DATA
>>
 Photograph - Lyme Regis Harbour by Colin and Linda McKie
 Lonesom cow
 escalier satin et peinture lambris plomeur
<<
>>
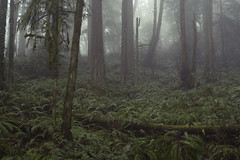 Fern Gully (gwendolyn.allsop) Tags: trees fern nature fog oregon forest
<<
PROMPT
In the listing above, find the line holding "Photograph - Lyme" and the line holding "escalier satin et peinture lambris plomeur", then output those two lines and every line between them exactly.

RESPONSE TO THIS EXERCISE
 Photograph - Lyme Regis Harbour by Colin and Linda McKie
 Lonesom cow
 escalier satin et peinture lambris plomeur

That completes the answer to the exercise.